Single by Lukas Graham

from the album 3 (The Purple Album)
- Released: 12 October 2018
- Genre: Pop
- Length: 3:13
- Label: Copenhagen; Then We Take the World;
- Songwriters: Lukas Forchhammer; Stefan Forrest; Morten Ristorp; David LaBrel; Henrik Bryld Wolsing; Rasmus Hedegaard;
- Producers: Hennedub; Rissi; Bart Schoudel;

Lukas Graham singles chronology
| "Love Someone" (2018) | "Not a Damn Thing Changed" (2018) | "Lie" (2019) |

= Not a Damn Thing Changed =

"Not a Damn Thing Changed" is a song by Danish pop and soul band Lukas Graham. It was released on 12 October 2018 as the second single from their third studio album, 3 (The Purple Album). The song was written by Lukas Forchhammer, Stefan Forrest, Morten Ristorp, David LaBrel, Henrik Bryld Wolsing and Rasmus Hedegaard. The song peaked at number two on the Danish Singles Chart.

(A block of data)
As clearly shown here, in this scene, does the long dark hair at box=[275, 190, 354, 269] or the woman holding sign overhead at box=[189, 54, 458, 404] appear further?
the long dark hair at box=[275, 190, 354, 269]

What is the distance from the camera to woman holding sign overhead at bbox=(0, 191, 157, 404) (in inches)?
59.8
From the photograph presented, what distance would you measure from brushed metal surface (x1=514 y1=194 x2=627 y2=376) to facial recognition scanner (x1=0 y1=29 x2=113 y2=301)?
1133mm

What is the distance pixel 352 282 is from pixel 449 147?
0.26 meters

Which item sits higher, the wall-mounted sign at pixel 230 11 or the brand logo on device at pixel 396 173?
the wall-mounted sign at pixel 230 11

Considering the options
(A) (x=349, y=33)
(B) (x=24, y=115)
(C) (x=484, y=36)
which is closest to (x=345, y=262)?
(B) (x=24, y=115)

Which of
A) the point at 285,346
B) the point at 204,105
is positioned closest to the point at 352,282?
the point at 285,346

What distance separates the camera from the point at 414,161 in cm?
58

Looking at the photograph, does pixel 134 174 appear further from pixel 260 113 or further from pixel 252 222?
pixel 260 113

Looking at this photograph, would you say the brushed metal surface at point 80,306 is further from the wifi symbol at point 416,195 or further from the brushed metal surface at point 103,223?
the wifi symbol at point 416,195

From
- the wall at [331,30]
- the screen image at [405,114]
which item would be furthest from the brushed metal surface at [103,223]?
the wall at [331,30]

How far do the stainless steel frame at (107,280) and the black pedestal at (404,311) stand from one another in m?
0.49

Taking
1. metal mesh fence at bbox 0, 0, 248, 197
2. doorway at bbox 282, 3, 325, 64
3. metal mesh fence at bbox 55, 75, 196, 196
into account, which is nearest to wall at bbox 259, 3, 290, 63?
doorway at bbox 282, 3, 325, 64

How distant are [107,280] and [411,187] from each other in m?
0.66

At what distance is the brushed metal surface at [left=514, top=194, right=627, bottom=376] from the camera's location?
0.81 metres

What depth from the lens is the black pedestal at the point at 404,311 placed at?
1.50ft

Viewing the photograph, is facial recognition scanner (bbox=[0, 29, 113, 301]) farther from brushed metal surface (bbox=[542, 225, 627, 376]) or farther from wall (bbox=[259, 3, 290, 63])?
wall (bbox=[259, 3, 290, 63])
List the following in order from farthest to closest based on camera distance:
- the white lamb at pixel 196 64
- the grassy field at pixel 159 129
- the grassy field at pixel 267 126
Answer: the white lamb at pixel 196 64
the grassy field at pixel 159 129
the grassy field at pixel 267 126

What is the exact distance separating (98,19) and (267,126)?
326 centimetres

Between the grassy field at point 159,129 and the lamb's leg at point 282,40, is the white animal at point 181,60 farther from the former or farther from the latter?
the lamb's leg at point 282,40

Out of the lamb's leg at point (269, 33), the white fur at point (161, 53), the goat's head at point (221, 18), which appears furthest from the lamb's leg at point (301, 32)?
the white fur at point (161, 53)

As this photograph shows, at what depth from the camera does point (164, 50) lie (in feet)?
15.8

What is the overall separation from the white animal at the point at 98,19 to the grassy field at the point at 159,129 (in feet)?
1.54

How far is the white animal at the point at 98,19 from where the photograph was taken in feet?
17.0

● Directions for this task
In the article on "Not a Damn Thing Changed," translate the sentence "The song peaked at number two on the Danish Singles Chart." into French.

● Expected answer
La chanson a atteint la deuxième place du classement danois des singles.